39. Toutes ces considérations n' ont d' importance pratique que si l' on part au fond de l' idée que le principe de proportionnalité s' applique. Dans le cas d' espèce, il s' agit de déterminer le domaine d' application de la dérogation de l' article 7, paragraphe 1, sous d), de la directive 79/7. Le texte de cette disposition ne contient aucune notion juridique imprécise. Suivant l' interprétation des dispositions applicables qui a été défendue ci-dessus, la réglementation nationale se situe dans le cadre de la dérogation. Dans ces circonstances, une délimitation de la dérogation exigeant une évaluation des intérêts n' est pas nécessaire. La juridiction de renvoi n' a donc pas besoin d' appliquer le principe de proportionnalité.
C ° Conclusion
40. Nous proposons de répondre comme suit aux questions préjudicielles:
"Il y a lieu d' interpréter l' article 7, paragraphe 1, sous d), de la directive en ce sens qu' il couvre des dispositions du type de celles des articles 45 et 45 A du Social Security Act, dans la mesure où elles étendent le cercle des ayants droit à un groupe de femmes, même si les critères de détermination de ce groupe de personnes apparaissent comme une condition supplémentaire imposée aux femmes.
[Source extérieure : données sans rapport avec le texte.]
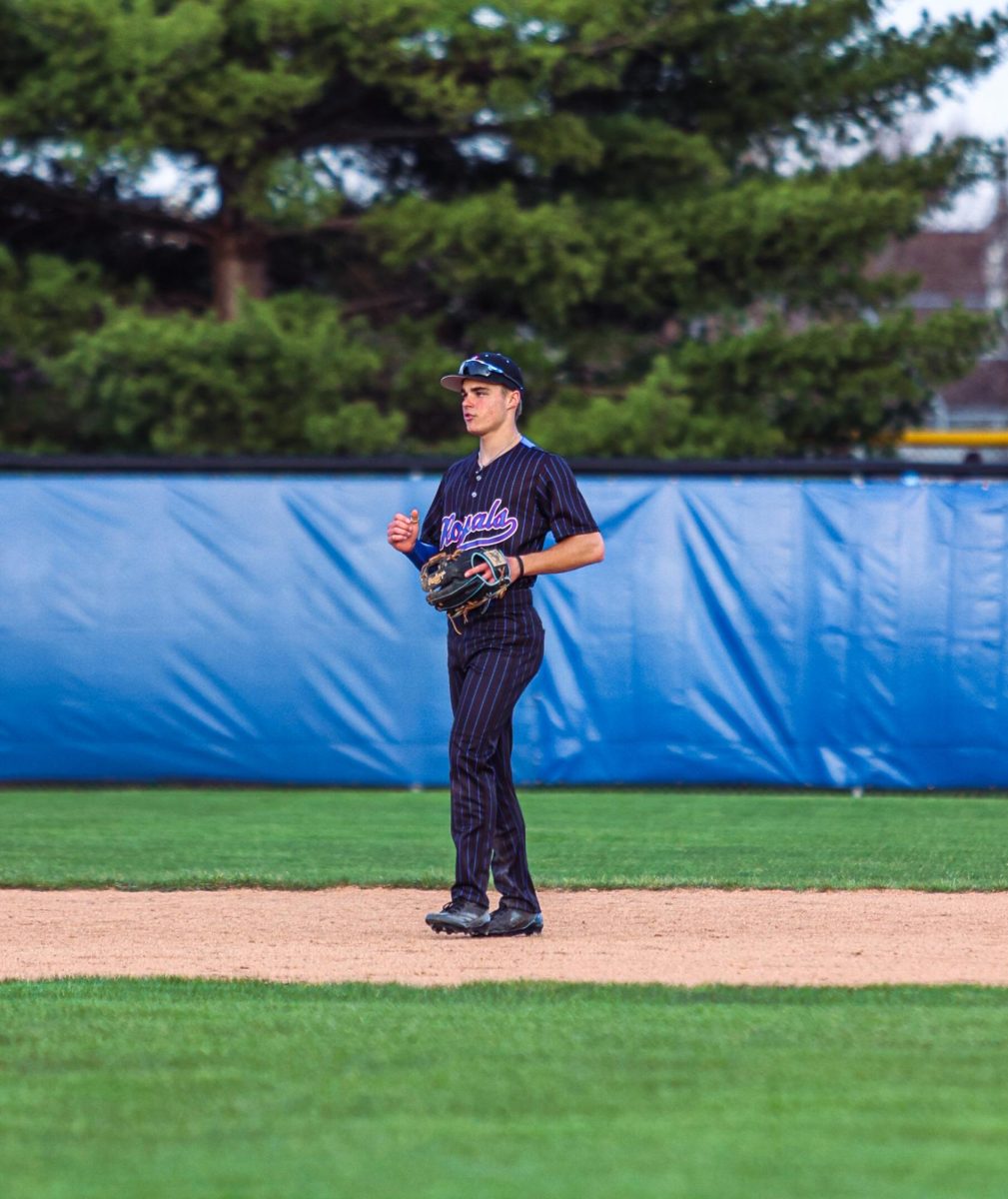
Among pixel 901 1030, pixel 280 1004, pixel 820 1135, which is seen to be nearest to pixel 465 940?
pixel 280 1004

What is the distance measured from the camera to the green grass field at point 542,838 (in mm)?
7773

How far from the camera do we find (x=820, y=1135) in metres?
3.31

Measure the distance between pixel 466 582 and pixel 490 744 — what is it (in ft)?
1.75

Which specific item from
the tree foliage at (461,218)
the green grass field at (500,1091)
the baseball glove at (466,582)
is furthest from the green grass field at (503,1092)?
the tree foliage at (461,218)

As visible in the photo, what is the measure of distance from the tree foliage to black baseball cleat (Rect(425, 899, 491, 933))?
9.18 m

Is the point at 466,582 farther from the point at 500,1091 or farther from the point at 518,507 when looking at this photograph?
the point at 500,1091

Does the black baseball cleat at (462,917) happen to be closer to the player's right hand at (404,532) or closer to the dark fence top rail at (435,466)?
the player's right hand at (404,532)

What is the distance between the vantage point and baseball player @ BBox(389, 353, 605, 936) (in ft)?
19.0

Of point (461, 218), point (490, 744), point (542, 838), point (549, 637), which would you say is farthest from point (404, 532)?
point (461, 218)

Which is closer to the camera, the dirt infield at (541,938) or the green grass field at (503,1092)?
the green grass field at (503,1092)

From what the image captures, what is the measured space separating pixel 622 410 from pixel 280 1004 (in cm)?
1077

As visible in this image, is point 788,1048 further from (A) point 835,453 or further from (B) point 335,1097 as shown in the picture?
(A) point 835,453

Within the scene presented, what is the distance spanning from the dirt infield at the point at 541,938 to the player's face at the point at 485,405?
5.38 feet

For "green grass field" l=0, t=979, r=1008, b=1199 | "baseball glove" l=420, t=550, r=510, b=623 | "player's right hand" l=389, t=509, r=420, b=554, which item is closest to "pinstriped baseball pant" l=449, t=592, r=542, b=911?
"baseball glove" l=420, t=550, r=510, b=623
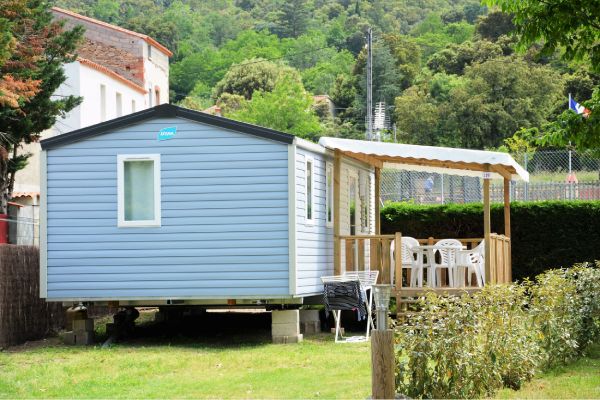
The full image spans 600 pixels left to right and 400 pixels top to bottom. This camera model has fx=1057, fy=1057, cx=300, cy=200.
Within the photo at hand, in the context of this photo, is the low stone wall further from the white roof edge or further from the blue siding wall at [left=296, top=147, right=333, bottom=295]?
the white roof edge

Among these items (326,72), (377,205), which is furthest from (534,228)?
(326,72)

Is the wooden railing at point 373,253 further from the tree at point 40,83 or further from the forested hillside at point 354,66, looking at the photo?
the forested hillside at point 354,66

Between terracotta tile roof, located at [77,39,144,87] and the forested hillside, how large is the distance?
14.9 m

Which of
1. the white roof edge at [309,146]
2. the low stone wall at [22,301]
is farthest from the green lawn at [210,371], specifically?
the white roof edge at [309,146]

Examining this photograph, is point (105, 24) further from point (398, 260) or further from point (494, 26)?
point (494, 26)

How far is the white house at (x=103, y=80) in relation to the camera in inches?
1272

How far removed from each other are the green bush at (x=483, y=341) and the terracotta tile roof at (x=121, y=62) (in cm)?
3182

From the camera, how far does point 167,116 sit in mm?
16516

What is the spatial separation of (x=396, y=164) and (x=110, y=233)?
21.9ft

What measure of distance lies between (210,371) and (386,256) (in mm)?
5660

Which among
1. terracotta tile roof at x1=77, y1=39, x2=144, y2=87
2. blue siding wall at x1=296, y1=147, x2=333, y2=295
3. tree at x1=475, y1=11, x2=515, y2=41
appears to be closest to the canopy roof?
blue siding wall at x1=296, y1=147, x2=333, y2=295

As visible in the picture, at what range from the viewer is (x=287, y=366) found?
43.4ft

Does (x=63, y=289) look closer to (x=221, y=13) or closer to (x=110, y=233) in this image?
(x=110, y=233)

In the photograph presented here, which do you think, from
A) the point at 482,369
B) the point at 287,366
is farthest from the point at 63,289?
the point at 482,369
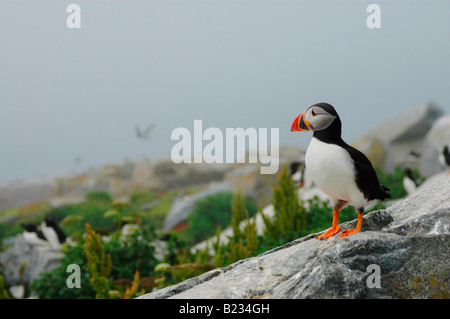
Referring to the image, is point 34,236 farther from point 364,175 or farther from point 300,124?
point 364,175

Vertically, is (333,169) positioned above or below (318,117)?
below

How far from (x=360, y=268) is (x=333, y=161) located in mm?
746

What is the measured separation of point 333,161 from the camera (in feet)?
11.1

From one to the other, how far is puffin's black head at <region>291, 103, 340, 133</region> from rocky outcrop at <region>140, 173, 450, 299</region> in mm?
803

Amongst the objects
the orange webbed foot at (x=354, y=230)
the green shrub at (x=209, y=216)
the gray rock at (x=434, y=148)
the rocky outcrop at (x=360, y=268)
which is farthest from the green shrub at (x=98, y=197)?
the orange webbed foot at (x=354, y=230)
Le principe de proportionnalité ne s' applique pas dans les circonstances décrites."
(*) Langue originale: l' allemand.
(1) - Directive du Conseil du 19 décembre 1978 (JO 1979 L 6, p. 24).
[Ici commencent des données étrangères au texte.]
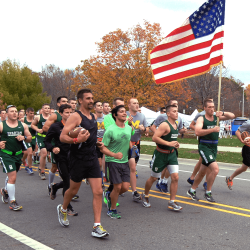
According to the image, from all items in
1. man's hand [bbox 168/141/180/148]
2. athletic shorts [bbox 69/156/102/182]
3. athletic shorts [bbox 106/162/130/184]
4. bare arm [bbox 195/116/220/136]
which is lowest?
athletic shorts [bbox 106/162/130/184]

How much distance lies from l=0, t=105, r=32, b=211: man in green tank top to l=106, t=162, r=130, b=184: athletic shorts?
201 cm

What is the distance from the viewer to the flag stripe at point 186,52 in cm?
683

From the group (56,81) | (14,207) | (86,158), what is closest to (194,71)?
(86,158)

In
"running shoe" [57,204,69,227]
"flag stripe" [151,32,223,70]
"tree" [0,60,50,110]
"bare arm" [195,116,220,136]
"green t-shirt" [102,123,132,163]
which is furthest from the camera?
"tree" [0,60,50,110]

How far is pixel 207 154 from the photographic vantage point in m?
6.21

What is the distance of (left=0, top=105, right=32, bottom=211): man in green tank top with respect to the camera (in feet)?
19.2

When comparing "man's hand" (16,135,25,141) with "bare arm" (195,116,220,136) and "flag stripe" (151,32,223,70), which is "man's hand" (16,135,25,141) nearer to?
"bare arm" (195,116,220,136)

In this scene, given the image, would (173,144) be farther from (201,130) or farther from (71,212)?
(71,212)

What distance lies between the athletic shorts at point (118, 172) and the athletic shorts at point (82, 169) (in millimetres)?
718

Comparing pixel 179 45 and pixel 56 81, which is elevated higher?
pixel 56 81

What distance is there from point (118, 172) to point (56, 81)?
57362 millimetres

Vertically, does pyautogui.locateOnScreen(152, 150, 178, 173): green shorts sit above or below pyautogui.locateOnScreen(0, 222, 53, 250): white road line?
above

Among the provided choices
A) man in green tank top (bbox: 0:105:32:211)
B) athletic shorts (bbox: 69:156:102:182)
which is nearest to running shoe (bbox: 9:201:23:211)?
man in green tank top (bbox: 0:105:32:211)

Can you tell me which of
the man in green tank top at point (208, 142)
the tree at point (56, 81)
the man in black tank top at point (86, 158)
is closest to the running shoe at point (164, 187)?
the man in green tank top at point (208, 142)
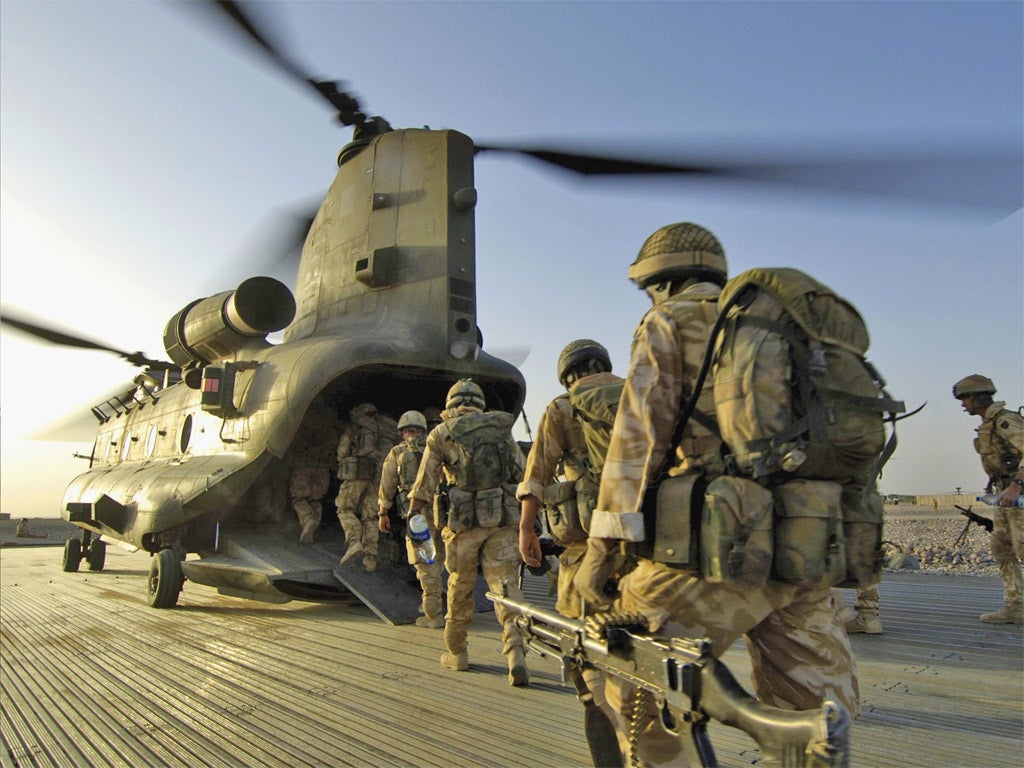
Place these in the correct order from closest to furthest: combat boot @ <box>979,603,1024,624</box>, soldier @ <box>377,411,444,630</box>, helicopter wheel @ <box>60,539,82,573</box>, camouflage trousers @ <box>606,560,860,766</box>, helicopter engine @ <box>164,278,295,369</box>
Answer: camouflage trousers @ <box>606,560,860,766</box> < combat boot @ <box>979,603,1024,624</box> < soldier @ <box>377,411,444,630</box> < helicopter engine @ <box>164,278,295,369</box> < helicopter wheel @ <box>60,539,82,573</box>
(2) - Dans la version de 1984, qui est celle pertinente pour l' appréciation du cas d' espèce. Pour être complet, mentionnons le fait que les articles 45 et 45 A du Social Security Act 1975 ont été abrogés à compter du 8 juillet 1992 et remplacés par les articles 83 et 84 du Social Security Contributions and Benefits Act 1992 de contenu comparable.
(3) - Voir article 8, paragraphe 2, de la directive.
(4) - Arrêts du 26 février 1986, Marshall (152/84, Rec. p. 723), et du 15 mai 1986, Johnston (222/84, Rec. p. 1651).
(5) - En renvoyant à l' arrêt du 7 juillet 1992, Equal Opportunities Commission (C-9/91, Rec. p. I-4297, points 14 à 19).
(6) - Prestations de maladie, d' invalidité et de chômage.
(7) - Comme il l' a exposé au cours de la procédure, le Royaume-Uni a rempli son obligation d' harmoniser les majorations en modifiant la loi en 1984 pour les prestations de maladie, d' invalidité et de chômage.
(8) - Voir sur ce point le titre de la directive, un renvoi dans ses considérants et dans son article 1er. Voir aussi arrêt Equal Opportunities Commission, précité, point 14.
(9) - Arrêt du 15 mai 1986, Johnston (222/84, Rec. p. 1651, point 38).
(10) - Voir conclusions de l' avocat général M. Van Gerven du 12 mai 1992 dans l' affaire Equal Opportunities Commission (loc. cit. p. 4318, point 13).
(11) - Arrêt du 30 mars 1993, Thomas (C-328/91, p. I-1247).
(12) - Voir affaire Johnston, loc. cit.
(13) - Directive du Conseil du 9 février 1976 relative à la mise en oeuvre du principe de l' égalité de traitement entre hommes et femmes en ce qui concerne l' accès à l' emploi, à la formation et à la promotion professionnelles, et les conditions de travail (JO L 39, p. 40).
(14) - Voir affaire Johnston, loc. cit., point 38.
(15) - Voir affaire Johnston, loc. cit., point 39.
(16) - Arrêt du 7 juillet 1992 dans l' affaire C-9/91, loc. cit.
(17) - Voir affaire Thomas, note 9.
(18) - Conséquences pouvant en découler pour d' autres prestations .
(19) - Conclusions de l' avocat général M. Van Gerven (loc. cit., point 13).
(20) - Voir conclusions de l' avocat général M. Tesauro (loc. cit., point 14).